### [Polecenie]
Dopisz dalszy ciąg wywiadu z Mateuszem Możdżeniem, zaczynając tuż po jego ostatnim zdaniu.

Możdżeń: To moje najlepsze lata

Jedyne w swoim CV mistrzostwo Polski zdobył w 2010 roku z Lechem Poznań jako klubowy partner Roberta Lewandowskiego. Był wtedy jeszcze nastolatkiem. Dziś jest mężem i ojcem. Za chwilę będzie sercem zespołu.

Na obozie w Chorwacji mogłeś spokojnie przespać 14 nocy. Teraz to chyba nie takie proste…
Mateusz MOŻDŻEŃ: – Teraz to znacznie trudniejsze. W grudniu urodził nam się syn. W nocy budzę się do niego przynajmniej dwa razy w ciągu nocy, kiedy płacze. Pomagam żonie go uśpić. Nie wyznaczyliśmy sobie dyżurów, ale spokojnych nocy już nie ma i przez dłuższy czas nie będzie.

Wymieniasz się doświadczeniami z Dawidem Ryndakiem? Został ojcem niespełna dwa tygodnie temu…
Mateusz MOŻDŻEŃ: – Tak, rozmawialiśmy o tym często już podczas zgrupowania. Pierwsze pytania kierował do mnie, kiedy jeszcze jego małżonka czekała na rozwiązanie. Na poród córki Dawid nie zdążył wrócić do Polski. Najważniejsze jednak, że mamy dzieci całe i zdrowe. Mój syn przychodził na świat dwanaście godzin. Byłem przy tym od początku do końca. Niesamowite przeżycie.

Podobno twoja aklimatyzacja w nowym zespole przebiega szybciej niż w nowym mieszkaniu…
Mateusz MOŻDŻEŃ: – Wszystko już zwieźliśmy, ale spora część rzeczy jest jeszcze w kartonach. Młody nie pozwala tego rozpakować. Cały czas chce, żeby uwagę skupiać tylko na nim.

Na boisku wiosną uwaga kibiców Zagłębia skupiona będzie… głównie na tobie. Masz być sercem i mózgiem zespołu. Wcześniej odgrywałeś taką rolę co najwyżej połowicznie.
Mateusz MOŻDŻEŃ: – Przez pierwsze dwa lata kimś takim byłem w Koronie. Zrobiliśmy w Kielcach dobry wynik, ponad stan. Ale faktycznie – liderów było kilku. Doskonale znam jednak ciężar odpowiedzialności i wiem, jak sobie z nim poradzić.

Gino Lettieri to dobry fachowiec?
Mateusz MOŻDŻEŃ: – Tak, bardzo dobry. Jeśli chodzi o warsztat trenerski, nie można mu nic zarzucić. Tak samo powie każdy inny zawodnik, którego zapytasz – nawet jeśli ktoś miał z tym szkoleniowcem na pieńku.

### [Fragment zbioru danych]

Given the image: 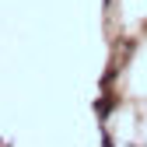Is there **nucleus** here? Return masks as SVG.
<instances>
[]
</instances>
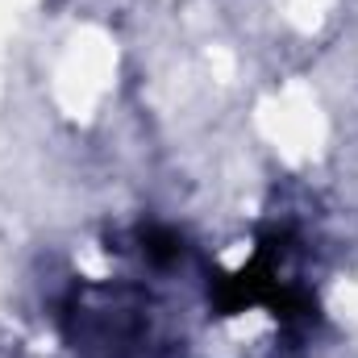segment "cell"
<instances>
[{"label": "cell", "instance_id": "6da1fadb", "mask_svg": "<svg viewBox=\"0 0 358 358\" xmlns=\"http://www.w3.org/2000/svg\"><path fill=\"white\" fill-rule=\"evenodd\" d=\"M150 338H155L150 321H138V325H121L117 329V342H150ZM104 358H129V350L117 346V350H104Z\"/></svg>", "mask_w": 358, "mask_h": 358}]
</instances>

### [Wynik końcowy]
Przez ostatnie pół roku nie było wam po drodze. Mówiłeś, że jesteś profesjonalistą i nie komentujesz decyzji sztabu szkoleniowego, ale jednak narastała w tobie frustracja. Nie grałeś tak wiele, jak oczekiwałeś…
Mateusz MOŻDŻEŃ: – Ostatnia runda rzeczywiście wyglądała trochę inaczej niż dwa wcześniejsze sezony. Bardziej chodziło jednak o kwestię prolongaty kontraktu. Nie widziałem, czy zostanie przedłużony, czy nie. Byłem w szachu. Dopiero krótko przed wigilią dowiedziałem się od mojego menadżera, że jednak nie. Nieco wcześniej zdarzyła się taka sytuacja, że zabrakło dla mnie miejsca w meczowej osiemnastce. I to mnie zabolało. W tym momencie wiedziałem, że coś jest nie tak i że sprawy nie idą w dobrym kierunku. Ale nie szukałem z trenerem kontaktu na siłę – nie chodziłem do jego gabinetu po zajęciach i nie pytałem, dlaczego jest tak, a nie inaczej.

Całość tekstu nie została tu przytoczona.